Australia announces its first standalone Cyber Security Bill 2024, which will enforce smart device standards and mandate ransomware payment reporting.
On October 9th, the Australian government introduced the Cyber Security Bill 2024, which is the country’s first standalone cybersecurity act. The Bill addresses several initiatives that appeared earlier in the recently amended Security of Critical Infrastructure Act 2018 (SOCI Act) as well as the 2023-2030 Australian Cyber Security Strategy, which was also released under the same administration. The strategy’s main goal is to make Australia a world leader in cybersecurity in 2030, through the development of six cyber shields: strong businesses and citizens, safe technology, world-class threat sharing and blocking, protected critical infrastructure, sovereign capabilities, and resilient region and global leadership. While the new act won’t cover all of the cyber shields, it will meet at least half by strengthening businesses and citizens, making technology safer, and fortifying cyber-related leadership.
The Bill will require smart devices to meet minimum cybersecurity standards, certain businesses to report ransomware payments, set up a ‘limited use’ rule for the National Cyber Security Coordinator and the Australian Signals Directorate (ASD), and establish a Cyber Incident Review Board. Smart devices (products that can connect to the Internet or any similar network) will need a statement of compliance assuring that they meet the cybersecurity standards (like encryption of sensitive data) in order to be used in Australia. The law mirrors the European Union’s Cyber Resilience Act, which was recently adopted and requires digital products in the EU market to uphold cybersecurity standards and for their manufacturers to be scrupulous at handling the product’s security during its development.
The Cyber Security Bill puts a spotlight on the ransomware issue. Particular entities that make a ransom payment to threat actors (or arrange for the ransom payment through another entity) will be required to report the cybersecurity incident, the amount the actors demanded, as well as how much was actually paid to law enforcement within 72 hours of the payment - reminiscent of the Cyber Incident Reporting for Critical Infrastructure Act (CIRCIA), which also mandates ransomware payment reports, although the payment report must be made within 24 hours under CIRCIA.

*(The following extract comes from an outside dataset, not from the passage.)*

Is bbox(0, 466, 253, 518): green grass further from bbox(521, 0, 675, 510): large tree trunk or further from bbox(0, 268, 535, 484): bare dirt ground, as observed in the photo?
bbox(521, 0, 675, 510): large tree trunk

These ransom requirements can help authorities work on the third cyber shield; with the information from each incident, the government can block relevant threats and share intelligence about them with others. To ensure that companies that experience cyber incidents feel comfortable sharing information about them, the National Cyber Security Coordinator and the Australian Signals Directorate (ASD) have a ‘limited use’ obligation so that any information voluntarily shared about a cyber incident is protected.
The Cyber Incident Review Board will examine critical cyber incidents (after they have ended) that may affect the social or economic stability of Australia, its national security, or its defense. They will also review incidents that feature new or complex technologies to improve Australia’s resilience, or any incident that could be of “serious concern” to Australian people. The Board can order entities to produce documents about the cyber security incidents and may impose a civil penalty if they do not comply.
While this bill shows Australia’s commitment to cybersecurity, it’s remarkable that their first standalone cyber law wasn’t released until now. Australia has been struggling with cybersecurity incidents for a long while. In the 2023-2030 Australian Cyber Security Strategy, Clare O’Neil, then serving as the minister for Home Affairs and the Minister for Cybersecurity, said that “After a decade of malaise, Australia has fallen behind.” Unfortunately, that statement was not an exaggeration - according to a report from the National Australia Bank (NAB), “two-thirds of Australians have experienced a cyber attack or data breach in the past 12 months”, while “less than a quarter say they follow basic cybersecurity practices consistently.” If Cyber Security Bill 2024 is passed, it will be a tremendous step in the right direction.